Как помнят читатели, ее возвращение должно было неизбежно привести к появлению в Париже и г-на де Вальженеза.

Но генерал не знал ни г-жи де Маранд, ни ее кареты, а потому в прекрасном расположении духа продолжал свой путь.

VI

Глава, в которой доказывается, что хороший слух - далеко не самое главное

Вы помните, дорогие читатели, уютную комнатку, обтянутую персидским шелком, где иногда появлялась г-жа де Маранд и куда мы имели нескромность вас пригласить?

Если вы были влюблены, вы сохранили об этом воспоминание; если вы влюблены и сейчас, вы помните аромат. Итак, в эту комнату, это гнездышко, эту часовню любви мы приведем вас еще раз, не опасаясь вызвать ваше неудовольствие, о, влюбленные в настоящем или в прошлом!

Действие происходит в тот же вечер, как г-жа де Маранд вернулась в Париж.

Госпожа де Маранд пользуется правом, данным ей мужем и остающимся в силе и теперь, когда в новом кабинете министров он получил портфель министра финансов. Она говорит о любви с нашим другом Жаном Робером. Молодой человек сидит или, точнее, стоит на коленях - мы же сказали, что комната представляла собой часовню любви, - перед здешним божеством и рассказывает нескончаемые нежные истории - их так хорошо умеют рассказывать все влюбленные: женское ушко никогда не устает их слушать.

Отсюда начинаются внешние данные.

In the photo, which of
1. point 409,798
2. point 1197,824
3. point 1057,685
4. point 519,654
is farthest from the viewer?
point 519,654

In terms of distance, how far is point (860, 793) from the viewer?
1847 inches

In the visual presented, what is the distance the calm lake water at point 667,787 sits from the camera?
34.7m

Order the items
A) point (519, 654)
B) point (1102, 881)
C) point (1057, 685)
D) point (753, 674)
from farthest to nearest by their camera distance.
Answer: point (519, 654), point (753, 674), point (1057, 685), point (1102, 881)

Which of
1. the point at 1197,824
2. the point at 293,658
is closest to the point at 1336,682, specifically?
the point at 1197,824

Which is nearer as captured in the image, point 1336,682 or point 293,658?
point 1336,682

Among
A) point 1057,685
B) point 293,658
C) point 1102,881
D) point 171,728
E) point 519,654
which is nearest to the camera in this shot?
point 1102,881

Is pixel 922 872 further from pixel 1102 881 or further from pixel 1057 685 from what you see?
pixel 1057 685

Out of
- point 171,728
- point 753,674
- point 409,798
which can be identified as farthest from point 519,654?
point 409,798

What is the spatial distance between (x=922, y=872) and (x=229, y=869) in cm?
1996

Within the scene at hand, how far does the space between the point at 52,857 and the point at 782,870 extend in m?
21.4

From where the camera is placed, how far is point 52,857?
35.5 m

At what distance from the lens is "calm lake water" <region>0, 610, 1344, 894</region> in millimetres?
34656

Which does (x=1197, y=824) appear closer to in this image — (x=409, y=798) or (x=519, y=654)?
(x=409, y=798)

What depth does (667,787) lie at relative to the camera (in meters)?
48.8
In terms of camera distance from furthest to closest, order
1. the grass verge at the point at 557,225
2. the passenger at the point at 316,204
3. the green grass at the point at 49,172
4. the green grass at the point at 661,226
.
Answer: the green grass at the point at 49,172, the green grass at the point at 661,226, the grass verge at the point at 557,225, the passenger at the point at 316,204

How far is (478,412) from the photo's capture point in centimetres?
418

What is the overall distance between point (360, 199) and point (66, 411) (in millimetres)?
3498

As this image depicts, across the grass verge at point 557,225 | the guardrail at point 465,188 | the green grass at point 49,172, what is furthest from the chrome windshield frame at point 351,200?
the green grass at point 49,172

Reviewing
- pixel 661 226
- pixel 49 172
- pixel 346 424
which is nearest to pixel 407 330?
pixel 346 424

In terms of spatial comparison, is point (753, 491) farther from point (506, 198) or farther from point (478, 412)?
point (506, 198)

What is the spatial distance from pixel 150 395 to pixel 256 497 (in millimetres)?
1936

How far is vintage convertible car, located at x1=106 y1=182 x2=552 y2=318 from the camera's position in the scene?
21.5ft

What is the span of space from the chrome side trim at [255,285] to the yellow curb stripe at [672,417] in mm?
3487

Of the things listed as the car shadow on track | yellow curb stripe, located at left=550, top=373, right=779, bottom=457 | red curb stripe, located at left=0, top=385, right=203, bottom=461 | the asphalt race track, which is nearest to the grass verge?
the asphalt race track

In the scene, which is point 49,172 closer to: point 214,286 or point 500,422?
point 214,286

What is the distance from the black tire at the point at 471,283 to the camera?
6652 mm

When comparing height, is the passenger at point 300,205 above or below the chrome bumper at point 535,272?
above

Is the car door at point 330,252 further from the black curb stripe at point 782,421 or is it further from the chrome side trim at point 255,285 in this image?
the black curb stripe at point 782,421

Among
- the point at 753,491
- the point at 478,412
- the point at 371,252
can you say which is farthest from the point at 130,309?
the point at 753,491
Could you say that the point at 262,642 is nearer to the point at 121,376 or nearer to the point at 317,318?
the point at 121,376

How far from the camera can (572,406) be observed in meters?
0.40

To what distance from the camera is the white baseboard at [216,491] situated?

В ту минуту, как мы вводим вас в храм, Жан Робер обнимает за тонкую, гибкую талию молодую женщину и, заглядывая ей в глаза - словно все ее чувства не написаны у нее на лице и он хотел бы заглянуть в самую глубину ее души, - спрашивает:

- Какое, по-вашему, чувство из пяти наименее дорогое, любовь моя?

- Все чувства, как мне кажется, одинаково мне дороги, когда вы здесь, мой друг.

- Спасибо. И все-таки не считаете ли вы, что следовало бы отдать предпочтение одним из них перед другими?

- Да, пожалуй; кажется, я открыла шестое чувство.

- Какое же, мой любимый Кристофор Колумб из страны, зовущейся Нежностью?

- Когда я жду вас, любимый мой, я больше ничего не вижу, не слышу, не дышу, не различаю запахов, не осязаю: словом, я нахожусь во власти ожидания, это чувство и представляется мне наименее необходимым.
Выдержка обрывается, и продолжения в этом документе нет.